++++ Records shown ++++

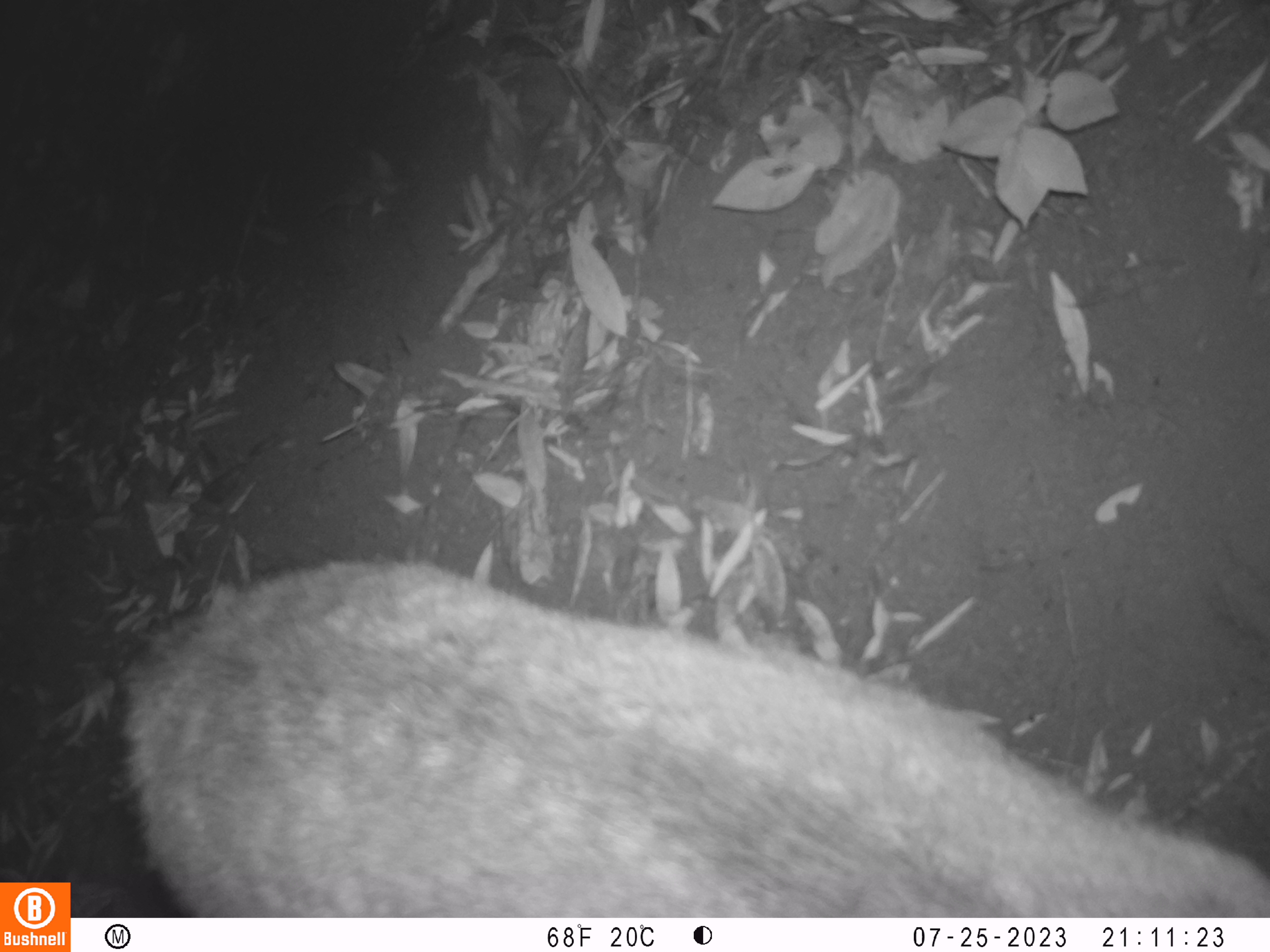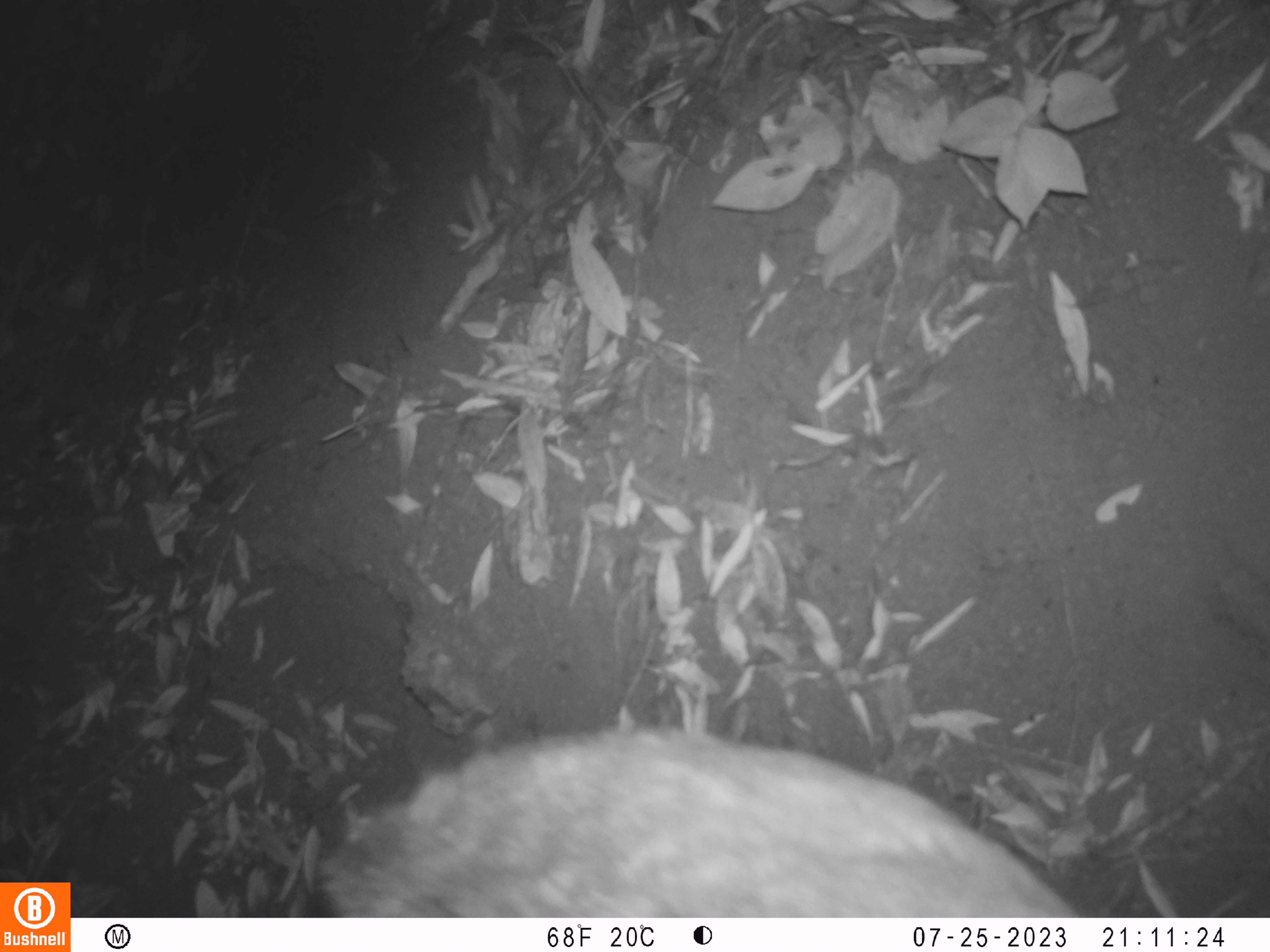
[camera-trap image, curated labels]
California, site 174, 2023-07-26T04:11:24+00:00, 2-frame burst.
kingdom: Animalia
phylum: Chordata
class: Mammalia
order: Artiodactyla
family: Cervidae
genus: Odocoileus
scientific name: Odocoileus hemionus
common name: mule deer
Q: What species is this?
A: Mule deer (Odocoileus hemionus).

++++

Retype the lines above exactly, no pictures.

Response area:
[camera-trap image, curated labels]
California, site 174, 2023-07-26T04:11:24+00:00, 2-frame burst.
kingdom: Animalia
phylum: Chordata
class: Mammalia
order: Artiodactyla
family: Cervidae
genus: Odocoileus
scientific name: Odocoileus hemionus
common name: mule deer
Q: What species is this?
A: Mule deer (Odocoileus hemionus).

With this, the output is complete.